Los chatbots han dejado de utilizarse únicamente para responder preguntas o facilitar determinadas tareas. Cada vez más personas recurren a estas herramientas para conversar, expresar emociones, pedir orientación o enfrentar momentos de soledad, lo que plantea interrogantes sobre la manera en que esta tecnología puede influir en los vínculos sociales.
Un estudio publicado en Nature Machine Intelligence analiza precisamente los posibles efectos de mantener interacciones prolongadas con estos sistemas. La investigación plantea que una dependencia excesiva de los chatbots podría favorecer el aislamiento y disminuir el contacto de algunas personas con su entorno.
Los investigadores señalan que uno de los factores de riesgo está relacionado con la capacidad de estos sistemas para responder de manera agradable y validar las ideas del usuario. A diferencia de las relaciones entre personas, una conversación con un chatbot puede ofrecer menos desacuerdos o confrontaciones, creando un entorno en el que el usuario recibe respuestas adaptadas a sus expectativas.
Esta característica puede resultar especialmente atractiva para quienes atraviesan situaciones de soledad o tienen dificultades para relacionarse con otras personas. Sin embargo, los especialistas advierten que, si la interacción con la tecnología comienza a reemplazar los vínculos sociales, puede producirse una mayor dependencia y aislamiento.

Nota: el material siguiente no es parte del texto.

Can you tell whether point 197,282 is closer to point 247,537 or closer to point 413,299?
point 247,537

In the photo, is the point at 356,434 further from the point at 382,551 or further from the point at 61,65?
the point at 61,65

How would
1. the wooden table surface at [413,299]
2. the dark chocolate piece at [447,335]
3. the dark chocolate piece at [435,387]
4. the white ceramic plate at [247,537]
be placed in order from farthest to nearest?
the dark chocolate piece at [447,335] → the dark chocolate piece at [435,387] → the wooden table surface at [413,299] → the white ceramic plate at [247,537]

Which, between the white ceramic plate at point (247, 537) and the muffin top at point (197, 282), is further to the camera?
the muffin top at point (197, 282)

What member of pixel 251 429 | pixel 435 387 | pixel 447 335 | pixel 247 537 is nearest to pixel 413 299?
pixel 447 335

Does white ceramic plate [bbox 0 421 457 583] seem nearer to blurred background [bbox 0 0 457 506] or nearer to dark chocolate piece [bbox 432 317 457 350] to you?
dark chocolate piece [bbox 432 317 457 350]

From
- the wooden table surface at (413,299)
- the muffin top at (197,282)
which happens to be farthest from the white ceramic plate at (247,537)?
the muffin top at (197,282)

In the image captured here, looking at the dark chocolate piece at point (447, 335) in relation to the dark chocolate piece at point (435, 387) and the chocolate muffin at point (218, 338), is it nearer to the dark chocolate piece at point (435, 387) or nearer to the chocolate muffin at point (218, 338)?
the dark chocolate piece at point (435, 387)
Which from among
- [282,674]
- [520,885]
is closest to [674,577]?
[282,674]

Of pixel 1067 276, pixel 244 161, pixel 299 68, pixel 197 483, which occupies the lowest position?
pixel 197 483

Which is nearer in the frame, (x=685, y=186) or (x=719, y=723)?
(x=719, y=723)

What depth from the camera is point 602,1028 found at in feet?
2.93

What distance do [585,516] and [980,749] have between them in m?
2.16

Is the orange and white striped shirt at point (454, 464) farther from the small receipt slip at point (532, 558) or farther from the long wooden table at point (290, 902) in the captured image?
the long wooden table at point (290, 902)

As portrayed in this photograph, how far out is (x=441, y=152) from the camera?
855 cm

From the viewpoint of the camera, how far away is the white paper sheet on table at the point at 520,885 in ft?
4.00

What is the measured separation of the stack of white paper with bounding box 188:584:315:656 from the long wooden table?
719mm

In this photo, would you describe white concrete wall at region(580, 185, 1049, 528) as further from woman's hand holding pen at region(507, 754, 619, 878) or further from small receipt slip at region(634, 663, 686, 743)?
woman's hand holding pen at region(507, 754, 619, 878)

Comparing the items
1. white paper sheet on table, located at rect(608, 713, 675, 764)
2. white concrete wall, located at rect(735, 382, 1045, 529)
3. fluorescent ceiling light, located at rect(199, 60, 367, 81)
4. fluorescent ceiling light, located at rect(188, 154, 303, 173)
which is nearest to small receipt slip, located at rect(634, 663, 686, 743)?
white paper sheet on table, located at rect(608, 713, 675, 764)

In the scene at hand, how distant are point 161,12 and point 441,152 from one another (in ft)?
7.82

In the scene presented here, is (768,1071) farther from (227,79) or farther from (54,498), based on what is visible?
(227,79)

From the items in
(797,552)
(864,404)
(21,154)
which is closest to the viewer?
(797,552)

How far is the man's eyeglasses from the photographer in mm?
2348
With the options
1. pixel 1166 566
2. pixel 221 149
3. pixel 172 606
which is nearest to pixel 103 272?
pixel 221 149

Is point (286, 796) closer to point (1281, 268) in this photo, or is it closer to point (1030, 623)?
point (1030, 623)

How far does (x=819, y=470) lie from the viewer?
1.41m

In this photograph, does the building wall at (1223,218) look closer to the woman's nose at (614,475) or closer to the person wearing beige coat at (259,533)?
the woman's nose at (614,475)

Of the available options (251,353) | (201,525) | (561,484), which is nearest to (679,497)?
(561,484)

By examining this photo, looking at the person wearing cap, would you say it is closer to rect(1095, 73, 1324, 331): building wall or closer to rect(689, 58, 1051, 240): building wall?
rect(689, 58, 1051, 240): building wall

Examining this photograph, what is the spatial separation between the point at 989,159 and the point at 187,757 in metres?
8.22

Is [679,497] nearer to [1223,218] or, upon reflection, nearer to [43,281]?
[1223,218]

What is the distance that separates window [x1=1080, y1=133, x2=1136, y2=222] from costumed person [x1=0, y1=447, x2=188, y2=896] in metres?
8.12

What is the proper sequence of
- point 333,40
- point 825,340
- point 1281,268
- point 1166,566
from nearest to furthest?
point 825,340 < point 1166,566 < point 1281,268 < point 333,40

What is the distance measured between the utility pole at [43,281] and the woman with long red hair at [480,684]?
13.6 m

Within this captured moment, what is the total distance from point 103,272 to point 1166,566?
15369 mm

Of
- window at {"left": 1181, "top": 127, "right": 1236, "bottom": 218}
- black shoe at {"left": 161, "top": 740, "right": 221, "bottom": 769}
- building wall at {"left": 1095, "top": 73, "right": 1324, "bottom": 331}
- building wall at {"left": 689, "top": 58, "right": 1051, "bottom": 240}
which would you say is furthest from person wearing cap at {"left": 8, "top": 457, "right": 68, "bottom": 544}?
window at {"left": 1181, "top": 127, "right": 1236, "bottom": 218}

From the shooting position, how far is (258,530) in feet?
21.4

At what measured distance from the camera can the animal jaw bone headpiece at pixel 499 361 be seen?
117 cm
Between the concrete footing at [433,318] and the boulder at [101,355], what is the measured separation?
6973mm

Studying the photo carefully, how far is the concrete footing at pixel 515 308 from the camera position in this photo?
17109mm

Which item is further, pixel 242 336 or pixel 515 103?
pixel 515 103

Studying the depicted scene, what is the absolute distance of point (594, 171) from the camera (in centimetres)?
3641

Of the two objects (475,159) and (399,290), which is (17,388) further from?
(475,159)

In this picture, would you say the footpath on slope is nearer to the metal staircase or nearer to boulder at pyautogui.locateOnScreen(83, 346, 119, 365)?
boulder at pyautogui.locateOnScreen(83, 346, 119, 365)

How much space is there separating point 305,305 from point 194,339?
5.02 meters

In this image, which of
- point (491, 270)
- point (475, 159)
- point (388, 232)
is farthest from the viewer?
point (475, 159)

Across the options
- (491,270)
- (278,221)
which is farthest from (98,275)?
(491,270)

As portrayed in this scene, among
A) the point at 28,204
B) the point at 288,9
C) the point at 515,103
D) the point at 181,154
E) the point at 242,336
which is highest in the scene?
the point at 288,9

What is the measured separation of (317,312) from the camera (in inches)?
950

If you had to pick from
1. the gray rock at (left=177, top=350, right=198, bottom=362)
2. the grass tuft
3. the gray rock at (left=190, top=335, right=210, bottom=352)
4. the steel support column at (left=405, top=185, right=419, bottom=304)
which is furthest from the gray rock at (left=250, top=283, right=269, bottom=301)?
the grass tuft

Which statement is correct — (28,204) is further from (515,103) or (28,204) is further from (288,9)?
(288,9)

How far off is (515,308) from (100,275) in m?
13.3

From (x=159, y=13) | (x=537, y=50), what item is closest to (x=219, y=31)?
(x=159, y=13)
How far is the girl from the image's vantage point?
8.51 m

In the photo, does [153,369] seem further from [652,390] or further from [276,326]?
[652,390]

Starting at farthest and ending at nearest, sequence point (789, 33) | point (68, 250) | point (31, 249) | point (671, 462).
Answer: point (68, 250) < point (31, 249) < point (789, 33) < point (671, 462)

El estudio también plantea que el contacto con otras personas implica enfrentar diferencias de opiniones, desacuerdos y situaciones que obligan a desarrollar habilidades para manejar conflictos. Esa interacción, aunque en ocasiones puede resultar incómoda, forma parte del aprendizaje social y contribuye al desarrollo de la capacidad para afrontar distintas situaciones emocionales.
Otro aspecto observado por los investigadores es que algunas personas pueden comenzar a incorporar en su manera de comunicarse determinadas expresiones, estructuras o formas de hablar utilizadas habitualmente por los chatbots.
Los expertos aclaran que esto no significa que la inteligencia artificial carezca de beneficios. Estas herramientas pueden facilitar el acceso a información, apoyar procesos educativos y ofrecer determinados tipos de asistencia. El problema aparece cuando la tecnología comienza a ocupar espacios que tradicionalmente corresponden a las relaciones personales.
La preocupación aumenta especialmente en el caso de usuarios vulnerables, entre ellos menores de edad y personas que enfrentan problemas de ansiedad, depresión o soledad. Por esta razón, los investigadores consideran necesario estudiar con mayor profundidad las consecuencias psicológicas y sociales que puede generar el uso prolongado de estas herramientas.
Ante este escenario, especialistas plantean la necesidad de combinar el desarrollo de la inteligencia artificial con investigaciones sobre sus efectos en el comportamiento humano, además de establecer mecanismos que permitan advertir a los usuarios sobre las limitaciones de estos sistemas.